EXERCISE AIM:
Write out the entries, please, from the line containing "Based on what" through their final line, exactly and with nothing else.

THE RECORDS:
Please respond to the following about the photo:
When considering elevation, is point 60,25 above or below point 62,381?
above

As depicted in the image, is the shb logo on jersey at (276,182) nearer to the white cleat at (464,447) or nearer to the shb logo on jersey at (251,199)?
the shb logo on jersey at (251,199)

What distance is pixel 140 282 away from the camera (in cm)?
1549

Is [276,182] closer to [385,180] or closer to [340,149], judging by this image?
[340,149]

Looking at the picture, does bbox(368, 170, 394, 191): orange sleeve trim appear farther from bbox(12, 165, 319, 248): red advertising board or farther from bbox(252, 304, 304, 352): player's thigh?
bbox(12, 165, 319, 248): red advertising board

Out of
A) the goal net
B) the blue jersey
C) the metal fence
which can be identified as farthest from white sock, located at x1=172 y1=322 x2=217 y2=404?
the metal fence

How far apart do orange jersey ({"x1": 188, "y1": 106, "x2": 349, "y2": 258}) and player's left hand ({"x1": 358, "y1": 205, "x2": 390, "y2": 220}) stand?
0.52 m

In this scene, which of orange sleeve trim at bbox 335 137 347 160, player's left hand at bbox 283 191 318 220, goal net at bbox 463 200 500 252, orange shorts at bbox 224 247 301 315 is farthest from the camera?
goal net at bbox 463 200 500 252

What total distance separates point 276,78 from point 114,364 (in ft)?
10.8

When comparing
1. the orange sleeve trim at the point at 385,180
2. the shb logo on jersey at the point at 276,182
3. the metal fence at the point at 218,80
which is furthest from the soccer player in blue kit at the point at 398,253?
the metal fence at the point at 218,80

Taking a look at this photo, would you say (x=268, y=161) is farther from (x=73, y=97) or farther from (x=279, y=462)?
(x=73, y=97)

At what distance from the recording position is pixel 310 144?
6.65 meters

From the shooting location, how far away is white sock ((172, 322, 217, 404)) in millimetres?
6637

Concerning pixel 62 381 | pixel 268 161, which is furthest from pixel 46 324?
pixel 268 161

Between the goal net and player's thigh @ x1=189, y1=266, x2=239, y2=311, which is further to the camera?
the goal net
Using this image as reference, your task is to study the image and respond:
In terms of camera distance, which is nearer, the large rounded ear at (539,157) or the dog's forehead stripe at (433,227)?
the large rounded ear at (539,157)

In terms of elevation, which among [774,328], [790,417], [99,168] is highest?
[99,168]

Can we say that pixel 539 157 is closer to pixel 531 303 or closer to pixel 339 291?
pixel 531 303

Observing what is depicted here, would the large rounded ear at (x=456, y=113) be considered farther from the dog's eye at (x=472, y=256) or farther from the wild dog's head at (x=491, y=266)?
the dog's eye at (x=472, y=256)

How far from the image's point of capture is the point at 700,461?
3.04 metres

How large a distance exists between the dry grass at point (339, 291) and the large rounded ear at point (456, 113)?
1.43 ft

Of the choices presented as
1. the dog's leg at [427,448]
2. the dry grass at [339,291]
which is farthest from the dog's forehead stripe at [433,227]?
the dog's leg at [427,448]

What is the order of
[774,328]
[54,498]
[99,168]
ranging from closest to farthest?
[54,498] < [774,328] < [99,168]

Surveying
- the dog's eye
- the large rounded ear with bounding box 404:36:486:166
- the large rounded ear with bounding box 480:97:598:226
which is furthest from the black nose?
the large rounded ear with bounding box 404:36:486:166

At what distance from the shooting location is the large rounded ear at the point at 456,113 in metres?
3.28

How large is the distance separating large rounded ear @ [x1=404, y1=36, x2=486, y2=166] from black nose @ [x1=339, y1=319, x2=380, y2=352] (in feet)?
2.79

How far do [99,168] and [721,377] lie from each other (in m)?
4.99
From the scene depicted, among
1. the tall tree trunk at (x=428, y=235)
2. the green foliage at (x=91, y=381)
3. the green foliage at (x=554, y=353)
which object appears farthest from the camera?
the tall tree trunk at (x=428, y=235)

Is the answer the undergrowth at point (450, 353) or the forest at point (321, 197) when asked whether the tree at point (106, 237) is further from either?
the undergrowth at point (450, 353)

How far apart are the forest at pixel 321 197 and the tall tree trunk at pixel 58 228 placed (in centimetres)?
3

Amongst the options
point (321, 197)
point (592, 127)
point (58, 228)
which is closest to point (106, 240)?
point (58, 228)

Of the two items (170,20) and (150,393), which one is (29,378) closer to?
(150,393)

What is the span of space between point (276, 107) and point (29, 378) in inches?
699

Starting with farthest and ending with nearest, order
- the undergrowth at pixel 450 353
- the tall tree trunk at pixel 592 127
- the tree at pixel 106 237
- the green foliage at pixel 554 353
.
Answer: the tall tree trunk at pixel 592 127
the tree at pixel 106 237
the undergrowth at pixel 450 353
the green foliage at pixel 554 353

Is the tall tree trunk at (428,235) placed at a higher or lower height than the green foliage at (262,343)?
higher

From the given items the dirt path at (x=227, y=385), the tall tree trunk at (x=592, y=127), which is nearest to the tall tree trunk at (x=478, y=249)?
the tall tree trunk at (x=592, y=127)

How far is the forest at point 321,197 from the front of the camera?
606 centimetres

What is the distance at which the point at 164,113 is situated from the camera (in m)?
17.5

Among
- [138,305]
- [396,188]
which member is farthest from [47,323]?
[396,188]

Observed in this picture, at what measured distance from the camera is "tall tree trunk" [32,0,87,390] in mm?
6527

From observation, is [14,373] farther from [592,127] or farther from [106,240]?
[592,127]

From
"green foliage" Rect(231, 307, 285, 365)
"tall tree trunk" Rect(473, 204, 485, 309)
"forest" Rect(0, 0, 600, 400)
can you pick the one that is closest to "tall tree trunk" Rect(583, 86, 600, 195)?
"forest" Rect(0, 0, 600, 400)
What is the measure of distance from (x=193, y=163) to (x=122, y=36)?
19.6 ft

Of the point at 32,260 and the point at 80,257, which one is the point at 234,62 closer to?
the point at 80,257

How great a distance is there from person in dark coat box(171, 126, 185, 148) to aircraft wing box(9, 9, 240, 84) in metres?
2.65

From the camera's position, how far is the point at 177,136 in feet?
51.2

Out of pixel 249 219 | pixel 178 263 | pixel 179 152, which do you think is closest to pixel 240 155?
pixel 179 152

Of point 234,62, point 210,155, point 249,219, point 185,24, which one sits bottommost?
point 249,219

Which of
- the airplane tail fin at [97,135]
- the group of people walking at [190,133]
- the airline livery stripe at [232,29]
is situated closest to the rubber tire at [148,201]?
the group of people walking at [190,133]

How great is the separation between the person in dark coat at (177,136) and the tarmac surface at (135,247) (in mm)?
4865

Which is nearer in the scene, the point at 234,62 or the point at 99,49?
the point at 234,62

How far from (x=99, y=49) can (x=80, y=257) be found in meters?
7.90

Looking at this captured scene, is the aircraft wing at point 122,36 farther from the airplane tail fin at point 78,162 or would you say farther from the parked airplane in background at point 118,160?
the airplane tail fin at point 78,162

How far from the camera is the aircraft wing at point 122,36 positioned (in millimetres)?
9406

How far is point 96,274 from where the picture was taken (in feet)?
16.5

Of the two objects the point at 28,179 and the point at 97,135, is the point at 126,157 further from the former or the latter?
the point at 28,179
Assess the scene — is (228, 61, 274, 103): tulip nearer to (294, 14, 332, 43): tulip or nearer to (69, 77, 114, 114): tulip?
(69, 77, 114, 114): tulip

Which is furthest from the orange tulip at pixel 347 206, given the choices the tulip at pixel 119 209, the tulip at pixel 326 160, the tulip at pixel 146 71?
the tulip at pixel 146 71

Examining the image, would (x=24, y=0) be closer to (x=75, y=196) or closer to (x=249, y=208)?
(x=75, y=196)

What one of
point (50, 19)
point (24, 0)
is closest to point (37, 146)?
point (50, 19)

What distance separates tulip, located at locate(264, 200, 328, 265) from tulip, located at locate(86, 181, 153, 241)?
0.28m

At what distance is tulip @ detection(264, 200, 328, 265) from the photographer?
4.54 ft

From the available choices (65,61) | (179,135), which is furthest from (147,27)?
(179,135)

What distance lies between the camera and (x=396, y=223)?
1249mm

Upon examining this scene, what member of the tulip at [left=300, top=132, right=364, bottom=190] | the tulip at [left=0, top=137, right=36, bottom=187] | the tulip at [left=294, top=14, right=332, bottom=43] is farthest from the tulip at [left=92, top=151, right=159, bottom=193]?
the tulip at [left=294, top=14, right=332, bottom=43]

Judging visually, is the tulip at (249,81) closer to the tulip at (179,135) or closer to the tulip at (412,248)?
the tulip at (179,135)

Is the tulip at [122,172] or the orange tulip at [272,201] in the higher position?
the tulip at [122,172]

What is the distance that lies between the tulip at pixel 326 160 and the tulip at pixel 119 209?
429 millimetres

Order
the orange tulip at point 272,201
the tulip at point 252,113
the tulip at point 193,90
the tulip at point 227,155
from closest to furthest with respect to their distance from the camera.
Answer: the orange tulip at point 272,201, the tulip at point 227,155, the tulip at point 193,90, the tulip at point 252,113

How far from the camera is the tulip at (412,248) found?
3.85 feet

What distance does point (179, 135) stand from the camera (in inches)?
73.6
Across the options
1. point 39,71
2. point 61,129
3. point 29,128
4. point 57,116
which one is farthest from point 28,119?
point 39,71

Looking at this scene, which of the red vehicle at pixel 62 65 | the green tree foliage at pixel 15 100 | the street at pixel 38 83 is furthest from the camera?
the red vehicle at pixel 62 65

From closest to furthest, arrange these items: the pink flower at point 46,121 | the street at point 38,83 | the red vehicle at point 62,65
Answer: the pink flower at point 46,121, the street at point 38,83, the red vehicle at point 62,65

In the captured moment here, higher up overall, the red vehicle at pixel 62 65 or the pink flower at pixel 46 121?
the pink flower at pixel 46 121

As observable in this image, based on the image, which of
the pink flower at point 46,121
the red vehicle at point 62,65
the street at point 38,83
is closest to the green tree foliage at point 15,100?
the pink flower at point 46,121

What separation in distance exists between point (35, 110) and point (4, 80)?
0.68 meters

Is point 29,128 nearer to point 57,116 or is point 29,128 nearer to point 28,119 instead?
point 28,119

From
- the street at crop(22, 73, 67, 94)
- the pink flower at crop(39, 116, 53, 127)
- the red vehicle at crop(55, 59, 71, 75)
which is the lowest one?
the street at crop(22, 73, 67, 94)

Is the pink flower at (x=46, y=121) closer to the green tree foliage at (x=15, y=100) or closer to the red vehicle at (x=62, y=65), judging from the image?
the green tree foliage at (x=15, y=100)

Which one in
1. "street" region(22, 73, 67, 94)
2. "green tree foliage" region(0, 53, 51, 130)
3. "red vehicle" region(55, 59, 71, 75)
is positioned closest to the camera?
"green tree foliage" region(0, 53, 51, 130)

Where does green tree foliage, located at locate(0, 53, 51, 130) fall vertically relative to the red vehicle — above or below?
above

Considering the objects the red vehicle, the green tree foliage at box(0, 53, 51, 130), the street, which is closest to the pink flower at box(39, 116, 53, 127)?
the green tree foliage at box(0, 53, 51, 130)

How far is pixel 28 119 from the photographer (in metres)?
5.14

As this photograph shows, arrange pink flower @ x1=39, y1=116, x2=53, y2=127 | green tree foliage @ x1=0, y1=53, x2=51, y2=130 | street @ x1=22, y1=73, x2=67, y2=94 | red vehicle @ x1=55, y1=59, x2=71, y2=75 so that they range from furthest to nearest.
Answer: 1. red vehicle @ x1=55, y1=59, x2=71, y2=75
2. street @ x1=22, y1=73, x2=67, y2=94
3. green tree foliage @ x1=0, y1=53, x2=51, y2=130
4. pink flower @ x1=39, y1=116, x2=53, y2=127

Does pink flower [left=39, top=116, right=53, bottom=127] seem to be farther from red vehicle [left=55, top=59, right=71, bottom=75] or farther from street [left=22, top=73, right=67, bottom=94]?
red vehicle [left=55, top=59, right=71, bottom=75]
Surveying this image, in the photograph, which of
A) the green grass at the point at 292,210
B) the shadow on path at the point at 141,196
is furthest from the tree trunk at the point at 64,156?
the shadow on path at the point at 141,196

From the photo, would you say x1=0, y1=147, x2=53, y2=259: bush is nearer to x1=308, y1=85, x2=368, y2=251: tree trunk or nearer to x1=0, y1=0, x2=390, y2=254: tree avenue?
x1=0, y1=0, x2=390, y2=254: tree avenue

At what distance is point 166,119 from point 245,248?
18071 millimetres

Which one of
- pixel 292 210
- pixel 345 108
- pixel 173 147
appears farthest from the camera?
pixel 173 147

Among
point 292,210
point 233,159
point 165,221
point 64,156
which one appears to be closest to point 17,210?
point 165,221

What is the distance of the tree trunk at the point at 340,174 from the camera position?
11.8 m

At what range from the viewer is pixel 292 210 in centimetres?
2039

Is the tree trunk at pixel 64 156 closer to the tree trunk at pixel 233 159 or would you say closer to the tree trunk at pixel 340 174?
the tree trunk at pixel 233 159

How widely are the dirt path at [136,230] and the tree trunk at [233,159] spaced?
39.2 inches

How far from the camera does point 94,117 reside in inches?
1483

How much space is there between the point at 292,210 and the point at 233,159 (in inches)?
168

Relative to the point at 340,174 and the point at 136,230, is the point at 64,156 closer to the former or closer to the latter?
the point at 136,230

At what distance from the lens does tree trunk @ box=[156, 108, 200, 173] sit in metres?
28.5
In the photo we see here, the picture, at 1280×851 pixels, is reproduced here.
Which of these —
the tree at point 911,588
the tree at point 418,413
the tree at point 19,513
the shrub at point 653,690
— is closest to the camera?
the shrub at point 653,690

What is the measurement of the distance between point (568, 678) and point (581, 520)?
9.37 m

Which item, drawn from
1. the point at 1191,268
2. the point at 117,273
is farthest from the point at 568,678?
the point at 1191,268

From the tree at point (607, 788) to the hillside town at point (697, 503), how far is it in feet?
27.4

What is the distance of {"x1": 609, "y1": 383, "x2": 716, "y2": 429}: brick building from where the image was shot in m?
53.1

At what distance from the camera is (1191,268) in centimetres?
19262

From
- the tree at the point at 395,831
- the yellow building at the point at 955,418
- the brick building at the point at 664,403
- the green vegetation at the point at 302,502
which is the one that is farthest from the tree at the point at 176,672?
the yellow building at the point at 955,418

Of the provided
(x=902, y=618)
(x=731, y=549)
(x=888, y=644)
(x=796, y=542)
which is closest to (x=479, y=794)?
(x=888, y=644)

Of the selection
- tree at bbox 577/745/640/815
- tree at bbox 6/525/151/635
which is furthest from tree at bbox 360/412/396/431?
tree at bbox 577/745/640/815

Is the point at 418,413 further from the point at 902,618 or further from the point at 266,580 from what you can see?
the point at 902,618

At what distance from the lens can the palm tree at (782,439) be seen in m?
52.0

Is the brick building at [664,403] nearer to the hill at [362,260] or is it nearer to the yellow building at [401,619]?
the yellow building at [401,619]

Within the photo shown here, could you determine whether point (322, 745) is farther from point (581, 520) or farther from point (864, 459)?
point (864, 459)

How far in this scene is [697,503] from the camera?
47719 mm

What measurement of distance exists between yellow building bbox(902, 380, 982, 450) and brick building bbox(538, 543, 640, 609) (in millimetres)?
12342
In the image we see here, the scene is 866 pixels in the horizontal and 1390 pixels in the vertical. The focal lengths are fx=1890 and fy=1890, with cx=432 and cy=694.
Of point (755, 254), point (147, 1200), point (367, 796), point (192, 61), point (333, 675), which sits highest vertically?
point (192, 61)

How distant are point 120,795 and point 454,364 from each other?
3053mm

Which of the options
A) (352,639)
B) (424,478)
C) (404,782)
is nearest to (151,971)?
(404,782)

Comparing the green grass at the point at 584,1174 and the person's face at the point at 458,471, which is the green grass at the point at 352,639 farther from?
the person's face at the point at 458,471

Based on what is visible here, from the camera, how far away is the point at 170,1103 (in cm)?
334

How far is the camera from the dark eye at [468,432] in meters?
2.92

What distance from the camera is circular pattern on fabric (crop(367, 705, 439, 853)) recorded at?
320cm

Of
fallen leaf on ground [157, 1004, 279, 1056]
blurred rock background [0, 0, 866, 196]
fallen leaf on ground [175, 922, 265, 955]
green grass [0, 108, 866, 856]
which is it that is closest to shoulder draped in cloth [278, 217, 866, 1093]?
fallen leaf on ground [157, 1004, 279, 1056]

FINISHED TASK:
Based on what is visible here, from the camera, how far away is the point at 170,1103 (in cm)?
334

How far is the camera from the dark eye at [468,432] in meters?
2.92

What distance from the camera is circular pattern on fabric (crop(367, 705, 439, 853)) recorded at?
320cm

Of
fallen leaf on ground [157, 1004, 279, 1056]
blurred rock background [0, 0, 866, 196]
fallen leaf on ground [175, 922, 265, 955]
green grass [0, 108, 866, 856]
which is it that is closest to shoulder draped in cloth [278, 217, 866, 1093]?
fallen leaf on ground [157, 1004, 279, 1056]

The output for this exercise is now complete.